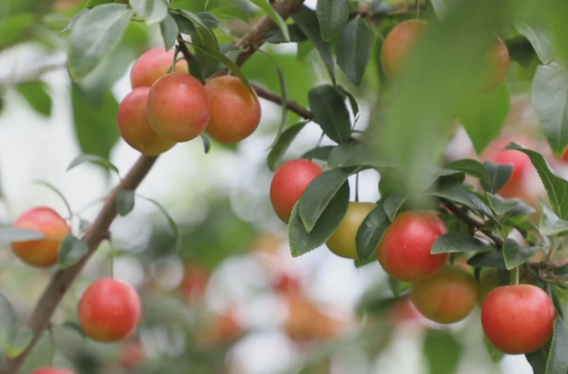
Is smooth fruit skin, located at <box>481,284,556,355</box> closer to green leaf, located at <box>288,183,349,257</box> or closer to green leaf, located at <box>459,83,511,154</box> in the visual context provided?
green leaf, located at <box>288,183,349,257</box>

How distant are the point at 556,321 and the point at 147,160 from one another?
0.40 m

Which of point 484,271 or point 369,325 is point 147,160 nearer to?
point 484,271

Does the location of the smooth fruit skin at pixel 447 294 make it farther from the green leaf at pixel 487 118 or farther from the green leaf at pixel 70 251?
the green leaf at pixel 70 251

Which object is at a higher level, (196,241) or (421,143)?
(421,143)

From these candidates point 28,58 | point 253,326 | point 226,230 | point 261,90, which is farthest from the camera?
point 253,326

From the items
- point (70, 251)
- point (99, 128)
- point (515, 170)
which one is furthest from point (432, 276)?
point (99, 128)

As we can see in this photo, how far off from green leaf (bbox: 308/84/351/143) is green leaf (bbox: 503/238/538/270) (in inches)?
7.0

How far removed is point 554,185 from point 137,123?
13.9 inches

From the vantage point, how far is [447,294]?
0.64m

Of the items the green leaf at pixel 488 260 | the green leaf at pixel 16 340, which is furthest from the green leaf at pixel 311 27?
the green leaf at pixel 16 340

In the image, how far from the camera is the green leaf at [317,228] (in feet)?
1.94

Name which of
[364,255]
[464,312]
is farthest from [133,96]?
[464,312]

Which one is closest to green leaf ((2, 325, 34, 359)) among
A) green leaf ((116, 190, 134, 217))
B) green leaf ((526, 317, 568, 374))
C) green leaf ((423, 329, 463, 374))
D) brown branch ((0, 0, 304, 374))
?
brown branch ((0, 0, 304, 374))

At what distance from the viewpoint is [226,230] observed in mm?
1521
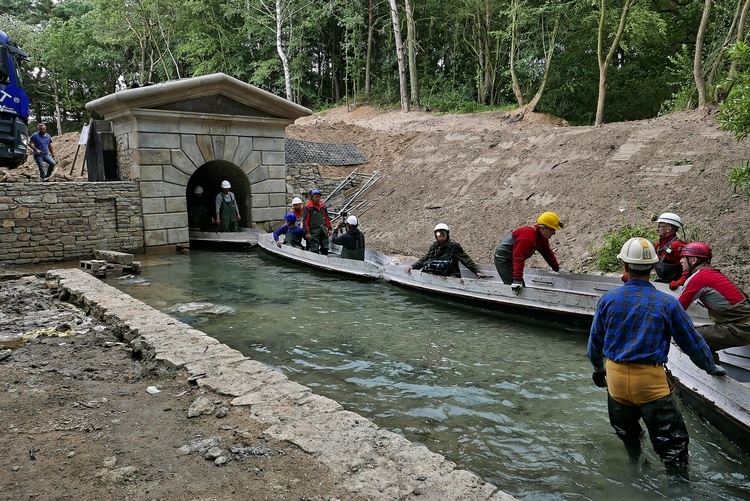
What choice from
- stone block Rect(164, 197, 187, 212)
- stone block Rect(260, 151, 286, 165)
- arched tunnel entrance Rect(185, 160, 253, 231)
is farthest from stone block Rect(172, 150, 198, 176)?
stone block Rect(260, 151, 286, 165)

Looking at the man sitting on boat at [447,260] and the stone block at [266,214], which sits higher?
the stone block at [266,214]

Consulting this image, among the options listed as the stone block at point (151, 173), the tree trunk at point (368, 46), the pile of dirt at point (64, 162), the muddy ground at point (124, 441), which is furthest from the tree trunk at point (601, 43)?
the pile of dirt at point (64, 162)

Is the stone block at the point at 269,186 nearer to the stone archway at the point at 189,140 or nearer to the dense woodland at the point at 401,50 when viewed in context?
the stone archway at the point at 189,140

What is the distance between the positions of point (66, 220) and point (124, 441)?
1112cm

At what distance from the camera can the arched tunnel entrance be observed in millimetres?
16391

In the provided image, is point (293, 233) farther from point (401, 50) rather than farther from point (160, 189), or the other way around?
point (401, 50)

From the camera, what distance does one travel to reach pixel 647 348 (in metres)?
3.36

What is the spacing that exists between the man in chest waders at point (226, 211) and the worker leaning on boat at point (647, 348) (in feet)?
42.9

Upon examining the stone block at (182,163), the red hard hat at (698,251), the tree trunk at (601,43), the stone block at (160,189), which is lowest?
the red hard hat at (698,251)

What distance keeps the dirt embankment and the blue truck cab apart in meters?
9.03

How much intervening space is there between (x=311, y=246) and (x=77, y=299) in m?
5.35

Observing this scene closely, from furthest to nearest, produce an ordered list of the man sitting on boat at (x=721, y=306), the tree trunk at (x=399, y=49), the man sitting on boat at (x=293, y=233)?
1. the tree trunk at (x=399, y=49)
2. the man sitting on boat at (x=293, y=233)
3. the man sitting on boat at (x=721, y=306)

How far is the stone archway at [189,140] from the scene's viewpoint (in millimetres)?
13945

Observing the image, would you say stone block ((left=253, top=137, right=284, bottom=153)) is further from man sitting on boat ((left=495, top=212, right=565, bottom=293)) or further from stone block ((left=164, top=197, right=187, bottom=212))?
man sitting on boat ((left=495, top=212, right=565, bottom=293))
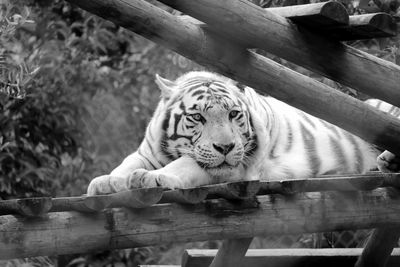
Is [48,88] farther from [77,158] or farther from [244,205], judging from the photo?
[244,205]

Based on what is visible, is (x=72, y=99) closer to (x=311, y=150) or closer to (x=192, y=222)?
(x=311, y=150)

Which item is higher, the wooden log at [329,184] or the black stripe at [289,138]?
the wooden log at [329,184]

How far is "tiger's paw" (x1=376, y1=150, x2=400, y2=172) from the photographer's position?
3.65m

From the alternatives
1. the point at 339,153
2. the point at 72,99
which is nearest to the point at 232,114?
the point at 339,153

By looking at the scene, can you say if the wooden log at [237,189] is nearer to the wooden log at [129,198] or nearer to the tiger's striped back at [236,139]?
the wooden log at [129,198]

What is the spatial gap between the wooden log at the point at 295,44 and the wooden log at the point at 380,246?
30.3 inches

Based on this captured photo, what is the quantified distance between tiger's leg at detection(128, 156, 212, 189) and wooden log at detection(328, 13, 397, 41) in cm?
80

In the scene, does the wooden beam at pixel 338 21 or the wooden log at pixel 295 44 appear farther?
the wooden beam at pixel 338 21

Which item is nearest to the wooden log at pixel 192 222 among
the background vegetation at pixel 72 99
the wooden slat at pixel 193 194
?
the wooden slat at pixel 193 194

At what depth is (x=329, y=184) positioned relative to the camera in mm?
3137

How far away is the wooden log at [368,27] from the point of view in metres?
2.86

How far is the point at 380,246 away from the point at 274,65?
1157 millimetres

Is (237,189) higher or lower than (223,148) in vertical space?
higher

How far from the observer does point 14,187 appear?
561 centimetres
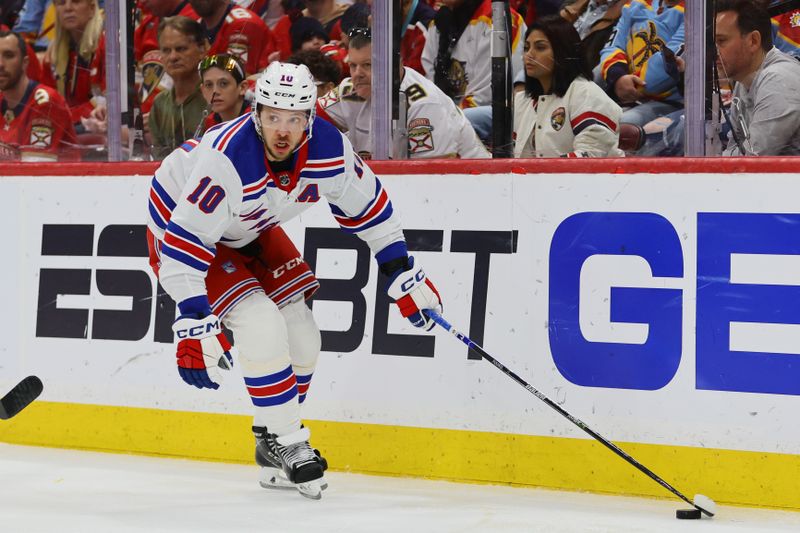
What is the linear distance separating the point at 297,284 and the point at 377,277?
15.6 inches

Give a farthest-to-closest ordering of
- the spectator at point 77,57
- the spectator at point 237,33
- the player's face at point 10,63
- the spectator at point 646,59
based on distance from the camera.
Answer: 1. the player's face at point 10,63
2. the spectator at point 77,57
3. the spectator at point 237,33
4. the spectator at point 646,59

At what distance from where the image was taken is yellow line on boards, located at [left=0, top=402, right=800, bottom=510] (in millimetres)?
3580

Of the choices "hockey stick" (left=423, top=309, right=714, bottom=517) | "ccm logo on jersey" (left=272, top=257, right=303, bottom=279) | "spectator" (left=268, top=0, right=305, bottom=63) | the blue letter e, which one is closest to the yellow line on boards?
"hockey stick" (left=423, top=309, right=714, bottom=517)

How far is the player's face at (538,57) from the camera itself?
161 inches

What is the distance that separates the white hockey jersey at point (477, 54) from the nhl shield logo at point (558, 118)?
0.20 metres

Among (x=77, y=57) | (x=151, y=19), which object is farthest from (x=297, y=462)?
(x=77, y=57)

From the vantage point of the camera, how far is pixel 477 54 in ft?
13.8

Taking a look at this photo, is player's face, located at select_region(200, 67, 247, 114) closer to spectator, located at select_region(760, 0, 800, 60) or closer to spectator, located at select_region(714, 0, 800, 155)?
spectator, located at select_region(714, 0, 800, 155)

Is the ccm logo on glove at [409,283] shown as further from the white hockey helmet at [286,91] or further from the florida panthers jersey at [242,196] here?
the white hockey helmet at [286,91]

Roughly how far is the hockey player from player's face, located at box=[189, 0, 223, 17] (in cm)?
107

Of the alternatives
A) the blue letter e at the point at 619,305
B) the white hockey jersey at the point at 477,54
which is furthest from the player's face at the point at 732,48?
the white hockey jersey at the point at 477,54

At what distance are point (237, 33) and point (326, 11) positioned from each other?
0.42 m

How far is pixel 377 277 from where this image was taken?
421 centimetres

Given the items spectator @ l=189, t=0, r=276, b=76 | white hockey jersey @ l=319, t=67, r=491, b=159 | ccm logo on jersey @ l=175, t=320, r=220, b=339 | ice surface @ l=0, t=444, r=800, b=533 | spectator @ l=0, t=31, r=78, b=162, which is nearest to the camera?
ice surface @ l=0, t=444, r=800, b=533
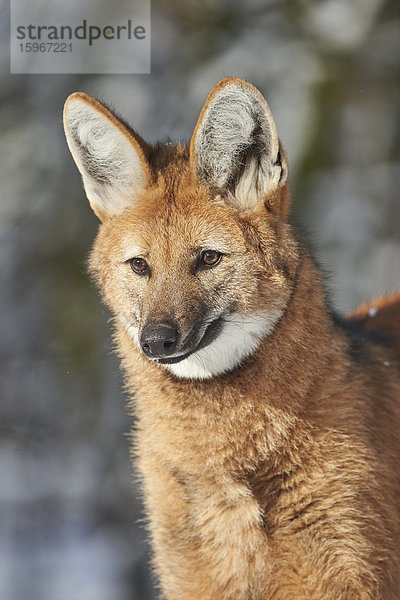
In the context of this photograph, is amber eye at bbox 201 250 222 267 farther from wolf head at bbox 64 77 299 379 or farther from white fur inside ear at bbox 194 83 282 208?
white fur inside ear at bbox 194 83 282 208

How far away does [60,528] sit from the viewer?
551 cm

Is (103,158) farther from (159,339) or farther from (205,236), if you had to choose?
(159,339)

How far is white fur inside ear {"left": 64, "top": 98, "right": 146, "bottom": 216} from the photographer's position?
2443mm

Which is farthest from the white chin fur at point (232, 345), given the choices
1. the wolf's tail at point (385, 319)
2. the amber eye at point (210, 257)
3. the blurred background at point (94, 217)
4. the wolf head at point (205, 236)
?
the blurred background at point (94, 217)

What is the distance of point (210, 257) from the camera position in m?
2.29

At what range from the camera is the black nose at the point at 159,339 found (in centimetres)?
210

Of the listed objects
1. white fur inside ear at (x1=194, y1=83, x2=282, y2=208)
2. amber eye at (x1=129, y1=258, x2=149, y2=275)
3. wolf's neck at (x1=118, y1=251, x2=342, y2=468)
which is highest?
white fur inside ear at (x1=194, y1=83, x2=282, y2=208)

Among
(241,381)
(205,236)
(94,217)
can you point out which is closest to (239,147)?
(205,236)

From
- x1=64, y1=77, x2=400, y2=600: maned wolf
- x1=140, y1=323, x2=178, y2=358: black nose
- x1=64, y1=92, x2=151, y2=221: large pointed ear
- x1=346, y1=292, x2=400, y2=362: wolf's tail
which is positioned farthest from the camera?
x1=346, y1=292, x2=400, y2=362: wolf's tail

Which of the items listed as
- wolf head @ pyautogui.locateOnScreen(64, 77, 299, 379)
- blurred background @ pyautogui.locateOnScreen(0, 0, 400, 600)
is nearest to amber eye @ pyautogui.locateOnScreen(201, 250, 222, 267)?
wolf head @ pyautogui.locateOnScreen(64, 77, 299, 379)

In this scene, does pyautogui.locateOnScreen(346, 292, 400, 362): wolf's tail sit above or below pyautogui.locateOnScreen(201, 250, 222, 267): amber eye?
below

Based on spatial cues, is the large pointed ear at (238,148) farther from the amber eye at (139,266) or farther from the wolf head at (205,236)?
the amber eye at (139,266)

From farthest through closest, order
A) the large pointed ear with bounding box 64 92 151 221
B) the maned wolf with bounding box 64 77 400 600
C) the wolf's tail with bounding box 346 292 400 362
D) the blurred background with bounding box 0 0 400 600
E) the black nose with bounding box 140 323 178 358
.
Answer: the blurred background with bounding box 0 0 400 600
the wolf's tail with bounding box 346 292 400 362
the large pointed ear with bounding box 64 92 151 221
the maned wolf with bounding box 64 77 400 600
the black nose with bounding box 140 323 178 358

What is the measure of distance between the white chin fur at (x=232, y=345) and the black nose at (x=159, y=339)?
21 centimetres
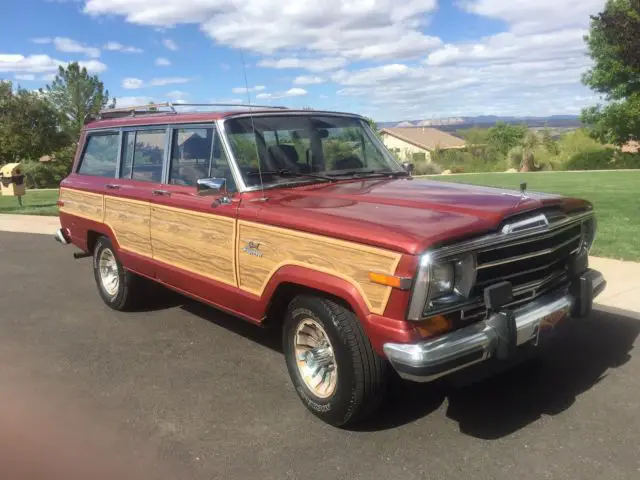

........

SET PROBLEM: Count the lines in the material above that contain the string "beam", treating uppercase and lowercase as different. Give only the number.

EXERCISE SOLUTION: 2